- Lista de exercícios
[a] Reescreva, por favor, a parte do texto sobre a perplexidade do profeta que começa com as palavras contendo "Devemos descobrir o" e termina com "encon­trado na Bíblia.", trocando "Bíblia" por "Escritura".
[b] Segundo o texto sobre a perplexidade do profeta, de que perigo o Salmo 73 nos adverte?

- Trecho selecionado
━━━━━━━━━━━━━━━━

A perplexidade do profeta

Habacuque 1:12-17

(especialmente vv. 12 e 13)

É importante que o cristão não somente leia os jornais e compreenda o que está acontecendo no mundo, mas também entenda o significado dos acontecimentos. Há, em nosso tempo, graves perigos ameaçando a Igreja e, a menos que seja cuidadosa, pode, à semelhança de Israel do passado, entrar em alianças políticas para evitar exatamente o que Deus ordenou. É essencial que a Igreja não veja as coisas com olho político, mas aprenda a interpretar os acontecimentos de mo­do espiritual e a entendê-los à luz das instruções divinas. Aquilo que para o homem natural é inteiramente detestável, e até desastroso, pode ser exatamente o que Deus está usando para castigar-nos e restaurar-nos a um correto relacio­namento com ele. Assim, não devemos saltar para conclusões precipitadas.

I – A importância dos métodos certos

A maioria dos problemas e perplexidades da vida cristã surge da falta do método certo encará-los. É muito mais importante conhecemos o método de atacar do que ter resposta simplistas para problemas particulares. Geralmente as pessoas desejam resposta clara para uma pergunta específica, mas  a  Bíblia nem sempre nos dá o que desejamos. Contudo ela nos ensina um método. Temos a tendência para entrar em pânico e saltar para conclusões falsas quando acontece o inesperado e quando Deus nos trata de uma maneira estranha e inusitada O Salmo 73 adverte-nos do perigo de usar os lábios insensatamente. O salmista, vendo certos males, exclamou: “Com efeito, inutilmente con­servei puro o coração e lavei as mãos na inocên­cia.” Havia vantagem, pois, em ser religioso? Mas de súbito ele se deteve e disse: “Se eu pensara em falar tais palavras…”, percebendo que havia falado insensatamente.

Devemos descobrir o modo certo de agir em toda situação. O problema pode vir de forma pessoal; pode vir no âmbito nacional; ou pode atingir-nos como cidadãos do mundo na esfera mais ampla dos acontecimentos históricos. Por isso, analisemos com cuidado este exemplo per­feito do método de enfrentar a situação encon­trado na Bíblia.

━━━━━━━━━━━━━━━━

- Seção de dados
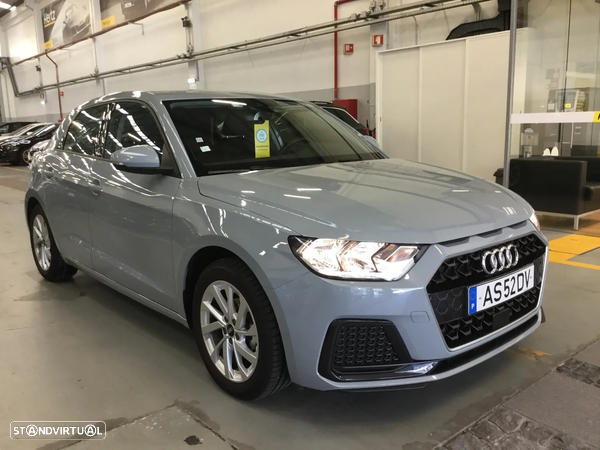 Audi A1 Sportback 25 TFSI Advanced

━━━━━━━━━━━━━━━━

- Respostas por tarefa
[a]
Devemos descobrir o modo certo de agir em toda situação. O problema pode vir de forma pessoal; pode vir no âmbito nacional; ou pode atingir-nos como cidadãos do mundo na esfera mais ampla dos acontecimentos históricos. Por isso, analisemos com cuidado este exemplo per­feito do método de enfrentar a situação encon­trado na Escritura.

[b] Do perigo de usar os lábios insensatamente.